### [Given data]
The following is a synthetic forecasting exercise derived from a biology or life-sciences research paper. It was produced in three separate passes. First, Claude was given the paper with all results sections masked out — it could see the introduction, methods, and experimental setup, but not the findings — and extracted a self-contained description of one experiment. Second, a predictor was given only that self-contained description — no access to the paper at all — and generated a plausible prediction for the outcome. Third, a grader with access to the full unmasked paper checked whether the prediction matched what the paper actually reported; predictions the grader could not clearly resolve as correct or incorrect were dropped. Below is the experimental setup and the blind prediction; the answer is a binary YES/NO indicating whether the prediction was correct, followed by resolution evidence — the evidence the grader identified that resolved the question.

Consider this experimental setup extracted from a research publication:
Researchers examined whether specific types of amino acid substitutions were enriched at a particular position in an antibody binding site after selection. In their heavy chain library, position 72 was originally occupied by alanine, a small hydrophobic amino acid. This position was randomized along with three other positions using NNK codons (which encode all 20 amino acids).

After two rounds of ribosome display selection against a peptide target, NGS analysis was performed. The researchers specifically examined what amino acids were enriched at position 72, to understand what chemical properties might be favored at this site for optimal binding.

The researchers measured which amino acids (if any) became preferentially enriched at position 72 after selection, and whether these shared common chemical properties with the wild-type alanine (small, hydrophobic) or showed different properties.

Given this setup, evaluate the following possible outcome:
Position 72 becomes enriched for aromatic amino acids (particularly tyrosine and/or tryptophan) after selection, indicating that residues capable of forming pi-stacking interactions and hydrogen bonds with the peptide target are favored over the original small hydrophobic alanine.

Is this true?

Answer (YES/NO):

### [Work required]
Print the data word for word.

### [Written reply]
The following is a synthetic forecasting exercise derived from a biology or life-sciences research paper. It was produced in three separate passes. First, Claude was given the paper with all results sections masked out — it could see the introduction, methods, and experimental setup, but not the findings — and extracted a self-contained description of one experiment. Second, a predictor was given only that self-contained description — no access to the paper at all — and generated a plausible prediction for the outcome. Third, a grader with access to the full unmasked paper checked whether the prediction matched what the paper actually reported; predictions the grader could not clearly resolve as correct or incorrect were dropped. Below is the experimental setup and the blind prediction; the answer is a binary YES/NO indicating whether the prediction was correct, followed by resolution evidence — the evidence the grader identified that resolved the question.

Consider this experimental setup extracted from a research publication:
Researchers examined whether specific types of amino acid substitutions were enriched at a particular position in an antibody binding site after selection. In their heavy chain library, position 72 was originally occupied by alanine, a small hydrophobic amino acid. This position was randomized along with three other positions using NNK codons (which encode all 20 amino acids).

After two rounds of ribosome display selection against a peptide target, NGS analysis was performed. The researchers specifically examined what amino acids were enriched at position 72, to understand what chemical properties might be favored at this site for optimal binding.

The researchers measured which amino acids (if any) became preferentially enriched at position 72 after selection, and whether these shared common chemical properties with the wild-type alanine (small, hydrophobic) or showed different properties.

Given this setup, evaluate the following possible outcome:
Position 72 becomes enriched for aromatic amino acids (particularly tyrosine and/or tryptophan) after selection, indicating that residues capable of forming pi-stacking interactions and hydrogen bonds with the peptide target are favored over the original small hydrophobic alanine.

Is this true?

Answer (YES/NO):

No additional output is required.